# [What you need to do]
Pick out and copy every line in the listing below that contains the word "closest". Only lines where its uppercase and lowercase letters match count.
___ Given entries
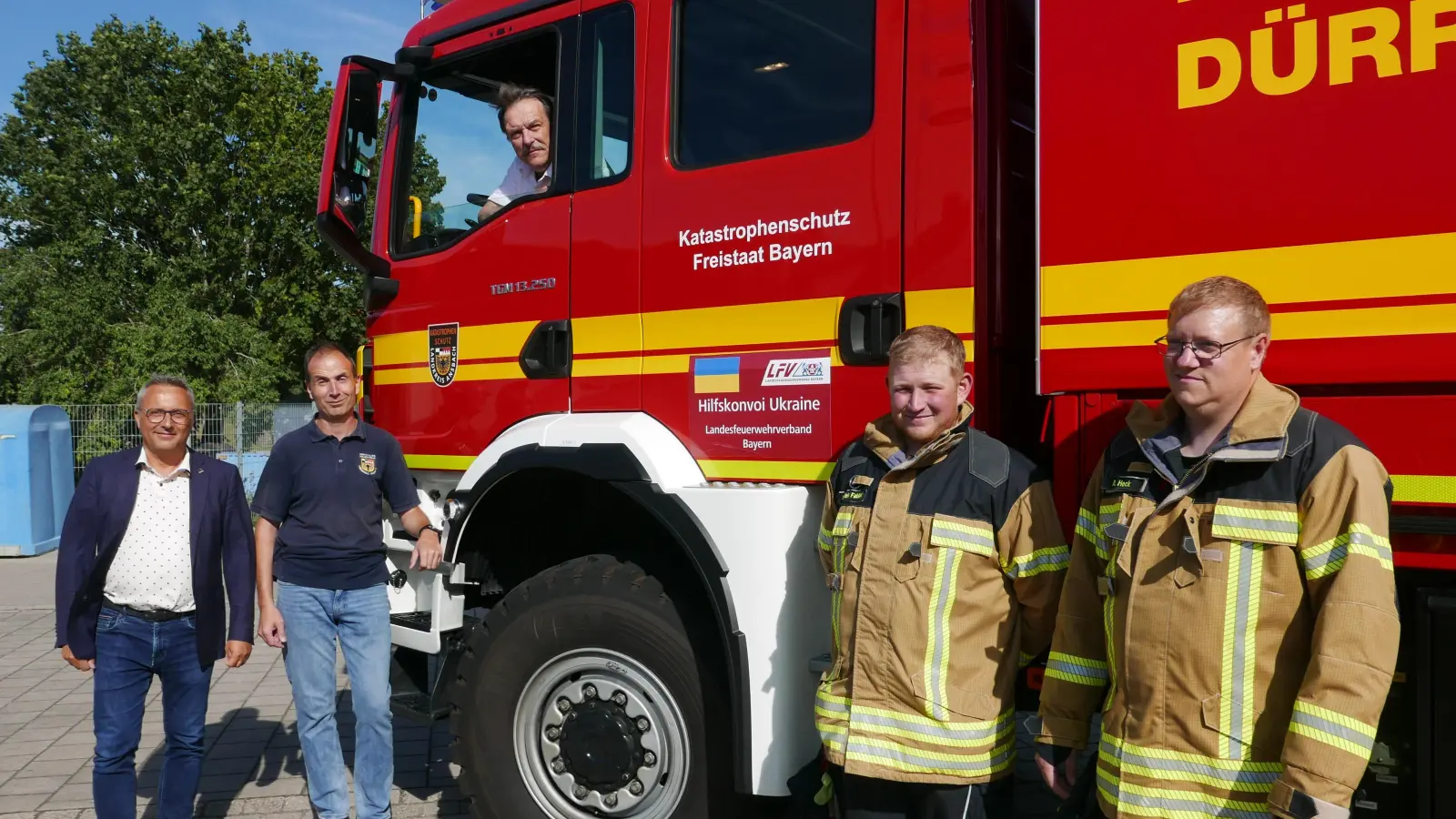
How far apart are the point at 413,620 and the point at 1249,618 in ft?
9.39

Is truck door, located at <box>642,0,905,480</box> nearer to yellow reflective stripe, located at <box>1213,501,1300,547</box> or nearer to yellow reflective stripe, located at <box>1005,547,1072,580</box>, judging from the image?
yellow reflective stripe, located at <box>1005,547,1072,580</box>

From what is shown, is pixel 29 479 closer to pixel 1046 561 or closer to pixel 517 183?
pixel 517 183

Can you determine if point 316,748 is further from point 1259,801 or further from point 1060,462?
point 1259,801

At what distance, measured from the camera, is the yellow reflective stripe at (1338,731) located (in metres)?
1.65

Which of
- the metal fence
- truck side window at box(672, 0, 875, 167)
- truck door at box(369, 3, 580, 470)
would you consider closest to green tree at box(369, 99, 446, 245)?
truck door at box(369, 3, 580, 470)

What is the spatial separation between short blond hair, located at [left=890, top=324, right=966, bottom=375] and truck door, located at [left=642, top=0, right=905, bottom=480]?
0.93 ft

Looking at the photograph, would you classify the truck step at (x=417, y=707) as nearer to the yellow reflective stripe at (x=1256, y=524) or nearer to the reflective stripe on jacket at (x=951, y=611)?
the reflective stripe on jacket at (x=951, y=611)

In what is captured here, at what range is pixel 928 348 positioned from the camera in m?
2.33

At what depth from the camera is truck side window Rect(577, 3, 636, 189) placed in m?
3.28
______
___ Given entries
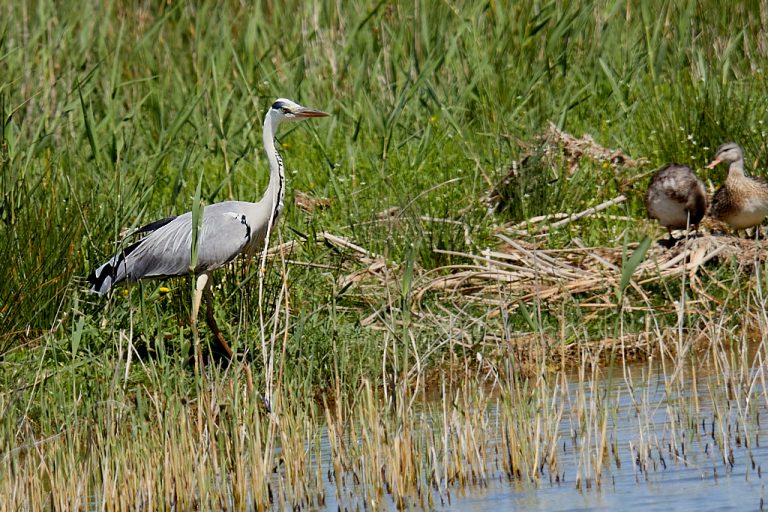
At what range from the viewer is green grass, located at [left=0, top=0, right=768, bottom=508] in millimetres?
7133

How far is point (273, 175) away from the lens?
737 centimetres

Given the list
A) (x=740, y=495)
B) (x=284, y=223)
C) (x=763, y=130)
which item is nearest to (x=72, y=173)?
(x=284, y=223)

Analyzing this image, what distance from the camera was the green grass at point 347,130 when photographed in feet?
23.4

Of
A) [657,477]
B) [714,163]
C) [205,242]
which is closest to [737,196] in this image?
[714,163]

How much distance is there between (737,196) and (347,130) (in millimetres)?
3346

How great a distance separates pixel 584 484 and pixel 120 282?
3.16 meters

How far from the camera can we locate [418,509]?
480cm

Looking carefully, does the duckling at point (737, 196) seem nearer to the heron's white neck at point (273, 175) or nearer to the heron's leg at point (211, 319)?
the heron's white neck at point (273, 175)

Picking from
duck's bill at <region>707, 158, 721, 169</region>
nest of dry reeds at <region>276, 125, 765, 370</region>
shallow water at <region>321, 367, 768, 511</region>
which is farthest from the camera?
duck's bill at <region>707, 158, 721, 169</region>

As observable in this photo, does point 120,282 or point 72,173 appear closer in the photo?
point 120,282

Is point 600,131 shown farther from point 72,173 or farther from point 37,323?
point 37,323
______
# [Problem solution]
would you consider closest to green tree at box(369, 99, 446, 245)?
which is closest to [737,196] in this image?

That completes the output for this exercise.